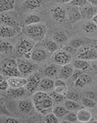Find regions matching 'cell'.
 I'll use <instances>...</instances> for the list:
<instances>
[{
    "mask_svg": "<svg viewBox=\"0 0 97 123\" xmlns=\"http://www.w3.org/2000/svg\"><path fill=\"white\" fill-rule=\"evenodd\" d=\"M80 78H82V80H83L84 81L86 82V83L87 84H90L92 81L91 77H90L88 74L84 73V72L82 73V74H81V75L80 76Z\"/></svg>",
    "mask_w": 97,
    "mask_h": 123,
    "instance_id": "cell-43",
    "label": "cell"
},
{
    "mask_svg": "<svg viewBox=\"0 0 97 123\" xmlns=\"http://www.w3.org/2000/svg\"><path fill=\"white\" fill-rule=\"evenodd\" d=\"M51 14L53 19L59 24H64L67 19L66 10L60 6L53 7L51 9Z\"/></svg>",
    "mask_w": 97,
    "mask_h": 123,
    "instance_id": "cell-7",
    "label": "cell"
},
{
    "mask_svg": "<svg viewBox=\"0 0 97 123\" xmlns=\"http://www.w3.org/2000/svg\"><path fill=\"white\" fill-rule=\"evenodd\" d=\"M54 91L58 94H62V95H64L65 96L68 92V88H67V86L54 87Z\"/></svg>",
    "mask_w": 97,
    "mask_h": 123,
    "instance_id": "cell-39",
    "label": "cell"
},
{
    "mask_svg": "<svg viewBox=\"0 0 97 123\" xmlns=\"http://www.w3.org/2000/svg\"><path fill=\"white\" fill-rule=\"evenodd\" d=\"M80 12L82 19L89 20L92 18L97 14V7L88 3L84 6L80 7Z\"/></svg>",
    "mask_w": 97,
    "mask_h": 123,
    "instance_id": "cell-9",
    "label": "cell"
},
{
    "mask_svg": "<svg viewBox=\"0 0 97 123\" xmlns=\"http://www.w3.org/2000/svg\"><path fill=\"white\" fill-rule=\"evenodd\" d=\"M84 31L87 33H93L97 30V25L92 21H87L83 25Z\"/></svg>",
    "mask_w": 97,
    "mask_h": 123,
    "instance_id": "cell-30",
    "label": "cell"
},
{
    "mask_svg": "<svg viewBox=\"0 0 97 123\" xmlns=\"http://www.w3.org/2000/svg\"><path fill=\"white\" fill-rule=\"evenodd\" d=\"M65 97L67 99L77 102L79 99V94L78 92H75V91H68L67 94L65 95Z\"/></svg>",
    "mask_w": 97,
    "mask_h": 123,
    "instance_id": "cell-36",
    "label": "cell"
},
{
    "mask_svg": "<svg viewBox=\"0 0 97 123\" xmlns=\"http://www.w3.org/2000/svg\"><path fill=\"white\" fill-rule=\"evenodd\" d=\"M26 88L25 87H18V88H10L7 91V94L10 97L13 98H21L25 95L26 93Z\"/></svg>",
    "mask_w": 97,
    "mask_h": 123,
    "instance_id": "cell-18",
    "label": "cell"
},
{
    "mask_svg": "<svg viewBox=\"0 0 97 123\" xmlns=\"http://www.w3.org/2000/svg\"><path fill=\"white\" fill-rule=\"evenodd\" d=\"M92 69H93L94 73L97 75V63H95L92 65Z\"/></svg>",
    "mask_w": 97,
    "mask_h": 123,
    "instance_id": "cell-49",
    "label": "cell"
},
{
    "mask_svg": "<svg viewBox=\"0 0 97 123\" xmlns=\"http://www.w3.org/2000/svg\"><path fill=\"white\" fill-rule=\"evenodd\" d=\"M69 111L65 108V106H61V105H56L54 106L53 109V113L58 117L59 119L64 117V116L68 113Z\"/></svg>",
    "mask_w": 97,
    "mask_h": 123,
    "instance_id": "cell-27",
    "label": "cell"
},
{
    "mask_svg": "<svg viewBox=\"0 0 97 123\" xmlns=\"http://www.w3.org/2000/svg\"><path fill=\"white\" fill-rule=\"evenodd\" d=\"M73 66L74 68L82 70V71H85L89 67L90 65L87 60L79 59L74 62Z\"/></svg>",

+ + + +

Set down, without any change, the lines of the records above from their start up to and including the line that contains "31L87 33H93L97 30V25L92". Leave the pictures out of your answer.

Find regions matching 'cell'.
 I'll use <instances>...</instances> for the list:
<instances>
[{
    "mask_svg": "<svg viewBox=\"0 0 97 123\" xmlns=\"http://www.w3.org/2000/svg\"><path fill=\"white\" fill-rule=\"evenodd\" d=\"M80 78H82V80H83L84 81L86 82V83L87 84H90L92 81L91 77H90L88 74L84 73V72L82 73V74H81V75L80 76Z\"/></svg>",
    "mask_w": 97,
    "mask_h": 123,
    "instance_id": "cell-43",
    "label": "cell"
},
{
    "mask_svg": "<svg viewBox=\"0 0 97 123\" xmlns=\"http://www.w3.org/2000/svg\"><path fill=\"white\" fill-rule=\"evenodd\" d=\"M51 14L53 19L59 24H64L67 19L66 10L60 6L53 7L51 9Z\"/></svg>",
    "mask_w": 97,
    "mask_h": 123,
    "instance_id": "cell-7",
    "label": "cell"
},
{
    "mask_svg": "<svg viewBox=\"0 0 97 123\" xmlns=\"http://www.w3.org/2000/svg\"><path fill=\"white\" fill-rule=\"evenodd\" d=\"M54 91L58 94H62V95H64L65 96L68 92V88H67V86L54 87Z\"/></svg>",
    "mask_w": 97,
    "mask_h": 123,
    "instance_id": "cell-39",
    "label": "cell"
},
{
    "mask_svg": "<svg viewBox=\"0 0 97 123\" xmlns=\"http://www.w3.org/2000/svg\"><path fill=\"white\" fill-rule=\"evenodd\" d=\"M80 12L82 19L89 20L92 18L97 14V7L88 3L84 6L80 7Z\"/></svg>",
    "mask_w": 97,
    "mask_h": 123,
    "instance_id": "cell-9",
    "label": "cell"
},
{
    "mask_svg": "<svg viewBox=\"0 0 97 123\" xmlns=\"http://www.w3.org/2000/svg\"><path fill=\"white\" fill-rule=\"evenodd\" d=\"M84 31L87 33H93L97 30V25L92 21H87L83 25Z\"/></svg>",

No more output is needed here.